Branch preview / PR review bot

from podflare import Sandbox

sbx = Sandbox(idle_timeout_seconds=1800)

r = sbx.run_code("""
git clone --depth 1 \
  --branch feat/new-billing \
  https://github.com/acme/app /tmp/app

cd /tmp/app
npm ci --silent
npm test 2>&1 | tail -40
""", language="bash")

print("exit:", r.exit_code)
print(r.stdout)
sbx.close()

Shell variant — auto-detect the stack

#!/usr/bin/env bash
set -euo pipefail

REPO=$1
BRANCH=$2

git clone --depth 1 --branch "$BRANCH" "$REPO" /tmp/repo
cd /tmp/repo

# Detect stack and run default tests
if [ -f package.json ]; then
  npm ci
  npm test
elif [ -f pyproject.toml ]; then
  pip install -e '.[dev]'
  pytest -q
elif [ -f Cargo.toml ]; then
  cargo test
fi

Why a sandbox (and not child_process.exec on your server)

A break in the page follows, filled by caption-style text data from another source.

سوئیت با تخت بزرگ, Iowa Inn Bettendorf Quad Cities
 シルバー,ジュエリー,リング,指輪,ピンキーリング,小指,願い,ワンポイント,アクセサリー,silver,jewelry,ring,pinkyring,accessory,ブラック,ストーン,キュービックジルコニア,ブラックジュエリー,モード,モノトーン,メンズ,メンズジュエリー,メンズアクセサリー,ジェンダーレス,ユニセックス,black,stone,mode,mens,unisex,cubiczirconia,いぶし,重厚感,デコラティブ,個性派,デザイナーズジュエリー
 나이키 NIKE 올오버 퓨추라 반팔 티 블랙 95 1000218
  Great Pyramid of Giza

Repos the agent clones contain arbitrary code. Their postinstall scripts, pytest conftests, Makefile targets — any of them can run whatever they want on the host. Running that inside a Podflare microVM means:
  • No access to your server’s filesystem.
  • No access to your server’s network beyond what you configure.
  • No long-running processes left behind — the microVM dies.
  • No accidental resource exhaustion — CPU/RAM are capped per sandbox.

Composing with the agent loop

The typical PR-review flow:
  1. Agent is asked “does this PR pass tests?”
  2. Agent calls Sandbox.create() (one sandbox per review).
  3. Agent issues shell commands — git clone, install deps, run tests.
  4. Agent parses exit code + tail of output.
  5. Agent summarizes + posts comment.
  6. Sandbox closes — cleanup is automatic.
Each sandbox lives ~3 min on average. Idle timeout (5 min free, 30 min pro) cleans up if the agent crashes mid-review.

Pitfalls

  • Don’t hard-code credentials into the shell. If the repo needs a private npm token to install deps, inject it via environment variables in the exec call — never in the command string that gets logged.
  • Disk can fill. node_modules is big; a single PR review might use 200–500 MB. Free tier (4 GB rootfs) handles that fine; heavier workloads want Pro (16 GB).
  • Running network-intensive tests counts against egress. Be aware if you’re processing many PRs — cached module registries help (npm ci over npm install).